**Tasks to carry out**:
1. In the SQL joins exercise, which column is used to join `series` with `industry`?
2. Resume the SQL joins exercise from the point where it ends.

** Opening Document text block **

Time to start joining! You can choose the type of join you use, just make sure to make a  note!

1. Join `annual_2016` with `series` on `series_id`. We only want the data in the `annual_2016` table to be included in the result.

In [None]:
SELECT TOP 50 *
FROM annual_2016 a
Inner Join series s
    ON a.series_id = s.series_id
ORDER BY a.id;
--inner join

2. Join `series` and `datatype` on `data_type_code`.

In [None]:

SELECT TOP 50 *
From series s
Inner Join datatype d
    ON s.data_type_code = d.data_type_code
ORDER BY id
--inner join

3. Join `series` and `industry` on `industry_code`.

In [None]:
SELECT TOP 50 *
FROM series s
INNER JOIN industry i
    ON s.industry_code = i.industry_code
ORDER BY s.series_id;


## Subqueries, Unions, Derived Tables, Oh My!

1. Write a query that returns the `series_id`, `industry_code`, `industry_name`, and `value` from the `january_2017` table but only if that value is greater than the average value for `annual_2016` of `data_type_code` 82.

In [None]:
SELECT j.series_id, s.industry_code, i.industry_name, j.value
FROM january_2017 j
JOIN series s ON j.series_id = s.series_id
JOIN industry i ON s.industry_code = i.industry_code
WHERE RIGHT(j.series_id,2) = '82'
  AND j.value > (
      SELECT AVG(value)

** Closing Document text block **
** Opening Given data block **

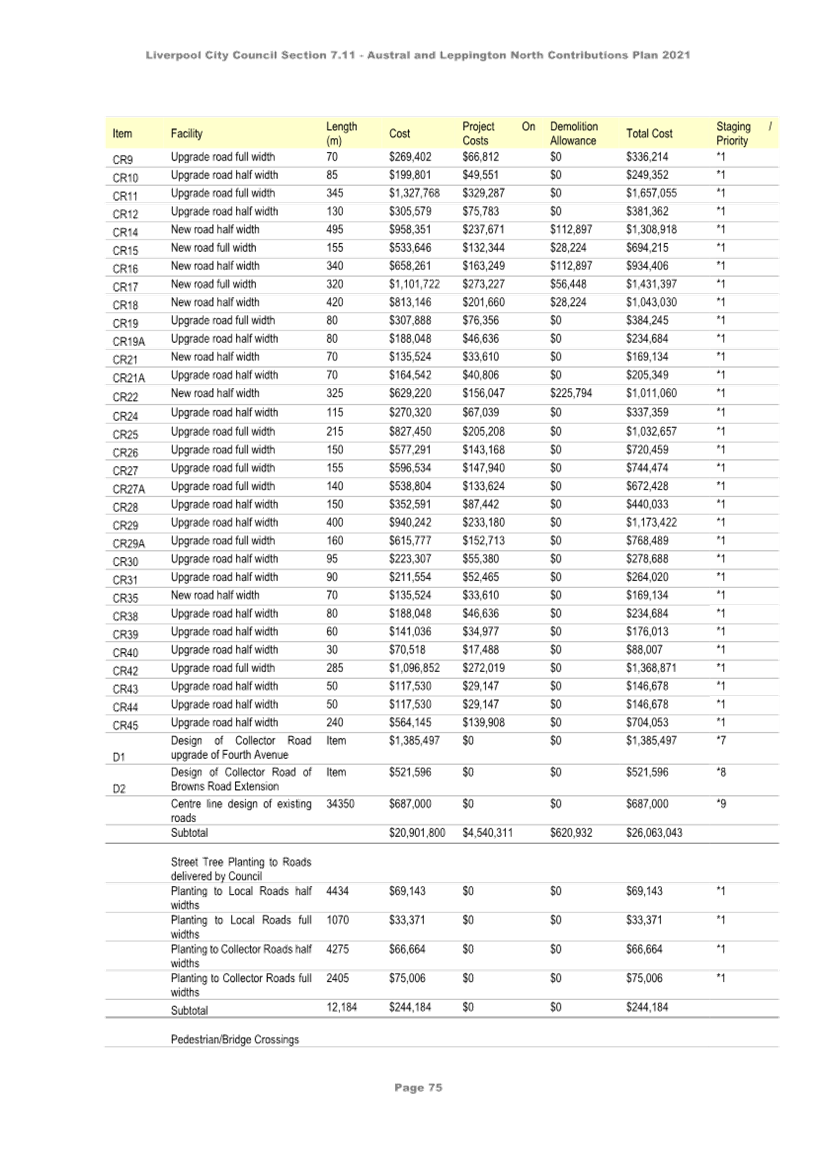 Liverpool City Council Section 7.11 - Austral and Leppington North Contributions Plan 2021

| Item | Facility | Length (m) | Cost | Project On Costs | Demolition Allowance | Total Cost | Staging / Priority |
|---|---|---|---|---|---|---|---|
| CR9 | Upgrade road full width | 70 | $269,402 | $66,812 | $0 | $336,214 | *1 |
| CR10 | Upgrade road half width | 85 | $199,801 | $49,551 | $0 | $249,352 | *1 |
| CR11 | Upgrade road full width | 345 | $1,327,768 | $329,287 | $0 | $1,657,055 | *1 |
| CR12 | Upgrade road half width | 130 | $305,579 | $75,783 | $0 | $381,362 | *1 |
| CR14 | New road half width | 495 | $958,351 | $237,671 | $112,897 | $1,308,918 | *1 |
| CR15 | New road full width | 155 | $533,646 | $132,344 | $28,224 | $694,215 | *1 |
| CR16 | New road half width | 340 | $658,261 | $163,249 | $112,897 | $934,406 | *1 |
| CR17 | New road full width | 320 | $1,101,722 | $273,227 | $56,448 | $1,431,397 | *1 |
| CR18 | New road half width | 420 | $813,146 | $201,660 | $28,224 | $1,043,030 | *1 |
| CR19 | Upgrade road full width | 80 | $307,888 | $76,356 | $0 | $384,245 | *1 |
| CR19A | Upgrade road half width | 80 | $188,048 | $46,636 | $0 | $234,684 | *1 |
| CR21 | New road half width | 70 | $135,524 | $33,610 | $0 | $169,134 | *1 |
| CR21A | Upgrade road half width | 70 | $164,542 | $40,806 | $0 | $205,349 | *1 |
| CR22 | New road half width | 325 | $629,220 | $156,047 | $225,794 | $1,011,060 | *1 |
| CR24 | Upgrade road half width | 115 | $270,320 | $67,039 | $0 | $337,359 | *1 |
| CR25 | Upgrade road full width | 215 | $827,450 | $205,208 | $0 | $1,032,657 | *1 |
| CR26 | Upgrade road full width | 150 | $577,291 | $143,168 | $0 | $720,459 | *1 |
| CR27 | Upgrade road full width | 155 | $596,534 | $147,940 | $0 | $744,474 | *1 |
| CR27A | Upgrade road full width | 140 | $538,804 | $133,624 | $0 | $672,428 | *1 |
| CR28 | Upgrade road half width | 150 | $352,591 | $87,442 | $0 | $440,033 | *1 |
| CR29 | Upgrade road half width | 400 | $940,242 | $233,180 | $0 | $1,173,422 | *1 |
| CR29A | Upgrade road full width | 160 | $615,777 | $152,713 | $0 | $768,489 | *1 |
| CR30 | Upgrade road half width | 95 | $223,307 | $55,380 | $0 | $278,688 | *1 |
| CR31 | Upgrade road half width | 90 | $211,554 | $52,465 | $0 | $264,020 | *1 |
| CR35 | New road half width | 70 | $135,524 | $33,610 | $0 | $169,134 | *1 |
| CR38 | Upgrade road half width | 80 | $188,048 | $46,636 | $0 | $234,684 | *1 |
| CR39 | Upgrade road half width | 60 | $141,036 | $34,977 | $0 | $176,013 | *1 |
| CR40 | Upgrade road half width | 30 | $70,518 | $17,488 | $0 | $88,007 | *1 |
| CR42 | Upgrade road full width | 285 | $1,096,852 | $272,019 | $0 | $1,368,871 | *1 |
| CR43 | Upgrade road half width | 50 | $117,530 | $29,147 | $0 | $146,678 | *1 |
| CR44 | Upgrade road half width | 50 | $117,530 | $29,147 | $0 | $146,678 | *1 |
| CR45 | Upgrade road half width | 240 | $564,145 | $139,908 | $0 | $704,053 | *1 |
| D1 | Design of Collector Road upgrade of Fourth Avenue | Item | $1,385,497 | $0 | $0 | $1,385,497 | *7 |
| D2 | Design of Collector Road of Browns Road Extension | Item | $521,596 | $0 | $0 | $521,596 | *8 |
| | Centre line design of existing roads | 34350 | $687,000 | $0 | $0 | $687,000 | *9 |
| | Subtotal | | $20,901,800 | $4,540,311 | $620,932 | $26,063,043 | |
| | Street Tree Planting to Roads delivered by Council | | | | | | |
| | Planting to Local Roads half widths | 4434 | $69,143 | $0 | $0 | $69,143 | *1 |
| | Planting to Local Roads full widths | 1070 | $33,371 | $0 | $0 | $33,371 | *1 |
| | Planting to Collector Roads half widths | 4275 | $66,664 | $0 | $0 | $66,664 | *1 |
| | Planting to Collector Roads full widths | 2405 | $75,006 | $0 | $0 | $75,006 | *1 |
| | Subtotal | 12,184 | $244,184 | $0 | $0 | $244,184 | |
| | Pedestrian/Bridge Crossings | | | | | | |

Page 75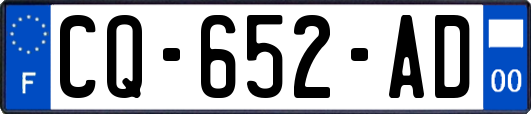 F
CQ-652-AD
00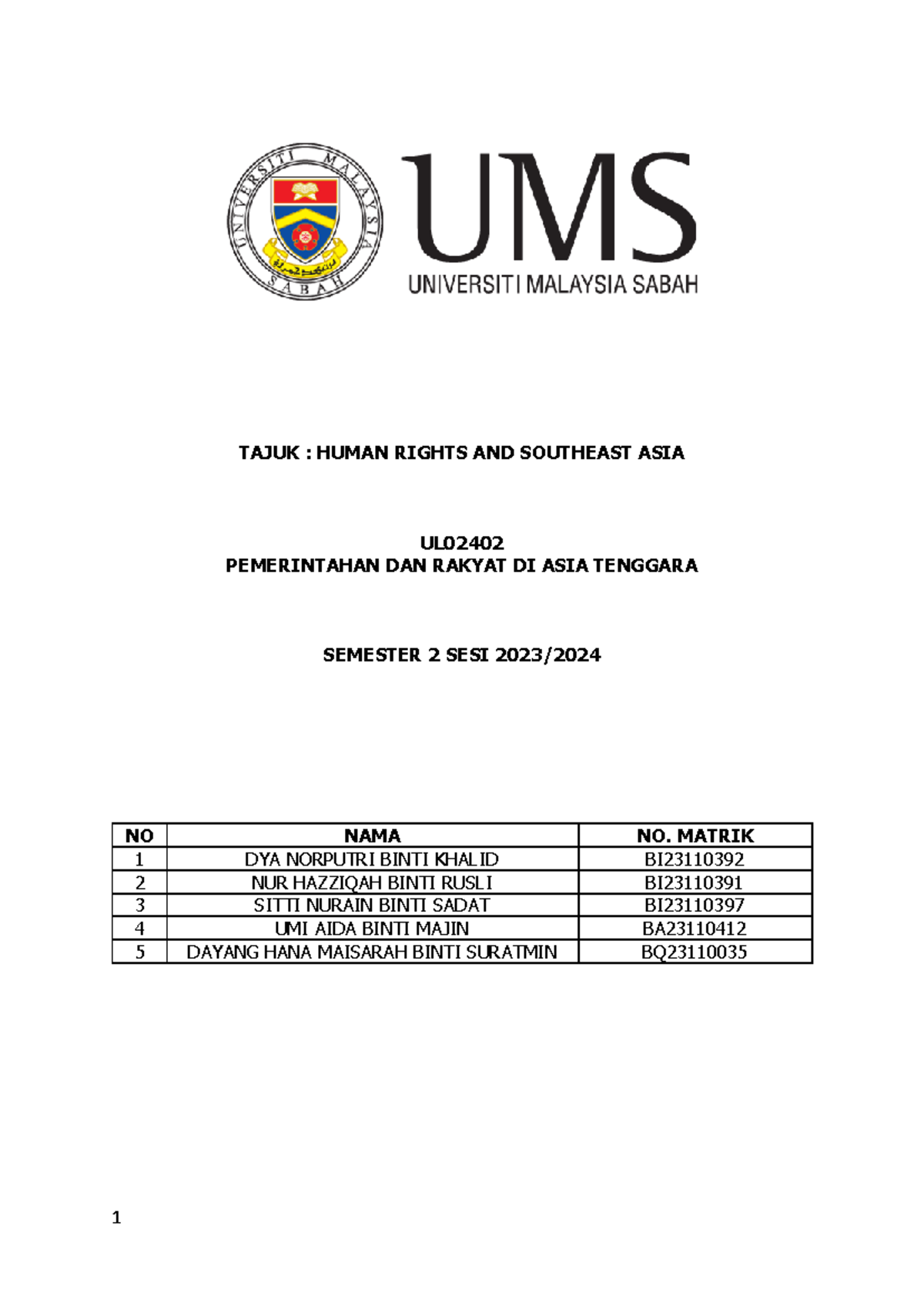 UNIVERSITI MALAYSIA SABAH

UMS
UNIVERSITI MALAYSIA SABAH

TAJUK : HUMAN RIGHTS AND SOUTHEAST ASIA

UL02402
PEMERINTAHAN DAN RAKYAT DI ASIA TENGGARA

SEMESTER 2 SESI 2023/2024

| NO | NAMA | NO. MATRIK |
|---|---|---|
| 1 | DYA NORPUTRI BINTI KHALID | BI23110392 |
| 2 | NUR HAZZIQAH BINTI RUSLI | BI23110391 |
| 3 | SITTI NURAIN BINTI SADAT | BI23110397 |
| 4 | UMI AIDA BINTI MAJIN | BA23110412 |
| 5 | DAYANG HANA MAISARAH BINTI SURATMIN | BQ23110035 |

1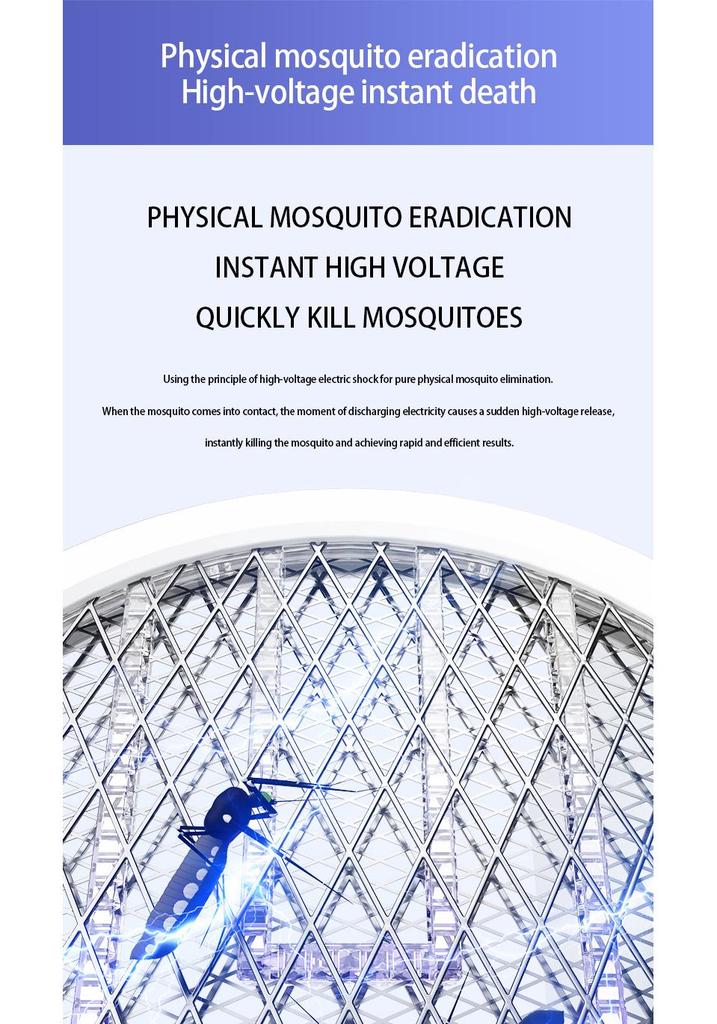 Physical mosquito eradication
High-voltage instant death

PHYSICAL MOSQUITO ERADICATION
INSTANT HIGH VOLTAGE
QUICKLY KILL MOSQUITOES

Using the principle of high-voltage electric shock for pure physical mosquito elimination.

When the mosquito comes into contact, the moment of discharging electricity causes a sudden high-voltage release,

instantly killing the mosquito and achieving rapid and efficient results.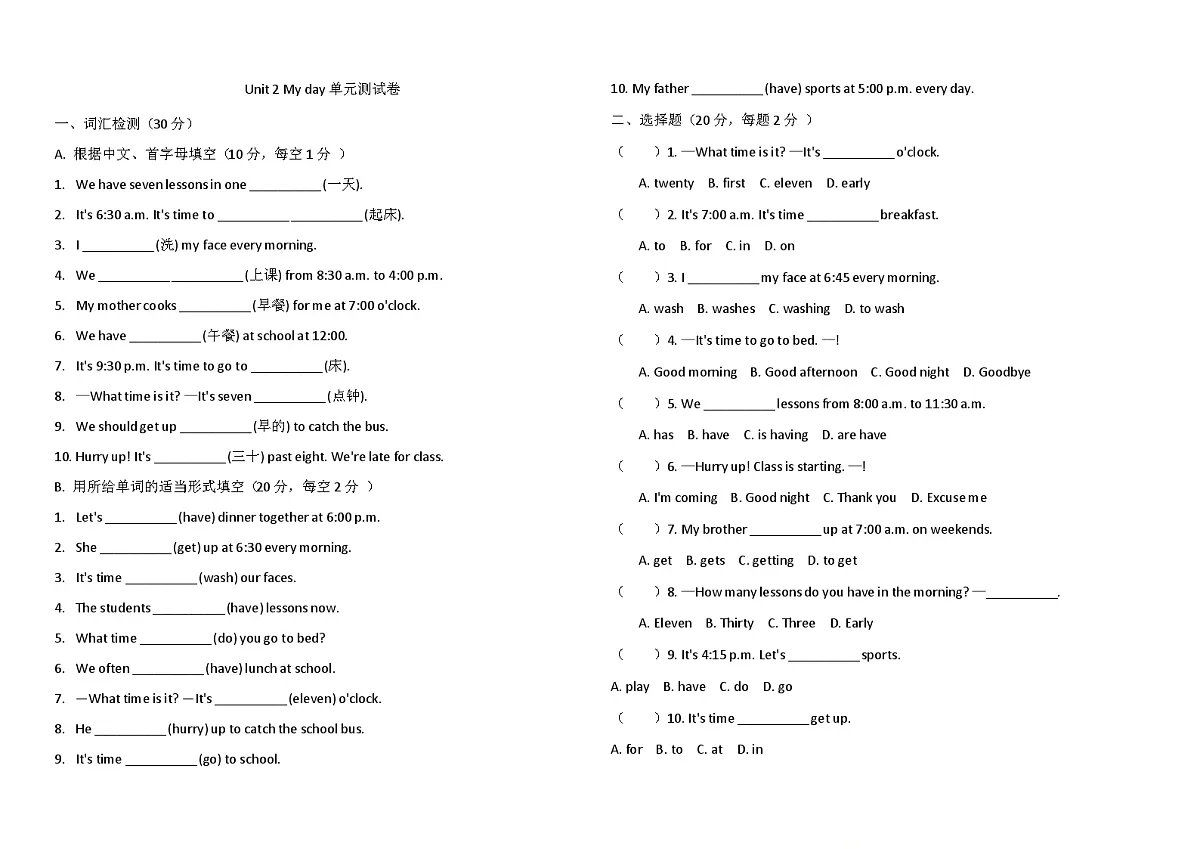 Unit 2 My day 单元测试卷

一、词汇检测（30 分）

A. 根据中文、首字母填空（10 分，每空 1 分 ）

1. We have seven lessons in one __________(一天).

2. It's 6:30 a.m. It's time to __________ __________(起床).

3. I __________(洗) my face every morning.

4. We __________ __________(上课) from 8:30 a.m. to 4:00 p.m.

5. My mother cooks __________(早餐) for me at 7:00 o'clock.

6. We have __________(午餐) at school at 12:00.

7. It's 9:30 p.m. It's time to go to __________(床).

8. —What time is it? —It's seven __________(点钟).

9. We should get up __________(早的) to catch the bus.

10. Hurry up! It's __________(三十) past eight. We're late for class.

B. 用所给单词的适当形式填空（20 分，每空 2 分 ）

1. Let's __________(have) dinner together at 6:00 p.m.

2. She __________(get) up at 6:30 every morning.

3. It's time __________(wash) our faces.

4. The students __________(have) lessons now.

5. What time __________(do) you go to bed?

6. We often __________(have) lunch at school.

7. —What time is it? —It's __________(eleven) o'clock.

8. He __________(hurry) up to catch the school bus.

9. It's time __________(go) to school.

10. My father __________(have) sports at 5:00 p.m. every day.

二、选择题（20 分，每题 2 分 ）

（ ）1. —What time is it? —It's __________ o'clock.

A. twenty B. first C. eleven D. early

（ ）2. It's 7:00 a.m. It's time __________ breakfast.

A. to B. for C. in D. on

（ ）3. I __________ my face at 6:45 every morning.

A. wash B. washes C. washing D. to wash

（ ）4. —It's time to go to bed. —!

A. Good morning B. Good afternoon C. Good night D. Goodbye

（ ）5. We __________ lessons from 8:00 a.m. to 11:30 a.m.

A. has B. have C. is having D. are have

（ ）6. —Hurry up! Class is starting. —!

A. I'm coming B. Good night C. Thank you D. Excuse me

（ ）7. My brother __________ up at 7:00 a.m. on weekends.

A. get B. gets C. getting D. to get

（ ）8. —How many lessons do you have in the morning? —__________.

A. Eleven B. Thirty C. Three D. Early

（ ）9. It's 4:15 p.m. Let's __________ sports.

A. play B. have C. do D. go

（ ）10. It's time __________ get up.

A. for B. to C. at D. in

** Closing Given data block **

**Answers by item number**:
1. `industry_code`

2.
      FROM annual_2016
      WHERE RIGHT(series_id,2) = '82'
  );


2. Create a `Union` table comparing average weekly earnings of production and nonsupervisory employees between `annual_2016` and `january_2017` using the data type 30.  Round to the nearest penny.  You should have a column for the average earnings and a column for the year, and the period.

In [None]:
SELECT ROUND(AVG(a.value), 2) AS avg_earnings, '2016' AS year, 'annual' AS period
FROM annual_2016 a
JOIN series s ON a.series_id = s.series_id
WHERE RIGHT(a.series_id, 2) = '30'

UNION ALL

SELECT ROUND(AVG(j.value), 2) AS avg_earnings, '2017' AS year, 'January' AS period
FROM january_2017 j
JOIN series s ON j.series_id = s.series_id
WHERE RIGHT(j.series_id, 2) = '30';
-- $797.20	2016	Annual
-- $808.53	2017	January

## Summarize Your Results

With what you know now about the  Bureau of Labor Statistics (BLS) Current Employment Survey (CES) results and working with the Labor Statistics Database, answer the following questions. Note that while this is subjective, you should include relevant data to back up your opinion.

1. During which time period did production and nonsupervisory employees fare better?

Based on results for average weekly earnings, average weekly hours, and total weekly payroll:
Workers in 2017 fared better with higher earnings, consistent full time hours, and weekly payroll that shows increase in employement and payroll.

2. In which industries did production and nonsupervisory employees fare better?

The highest total payroll went to the Total Private sector which had a larger number of employees and higher wages. Motor Vehicle Power Train Components the highest average hours worked per week, meaning production stayed high and lead to strong wages.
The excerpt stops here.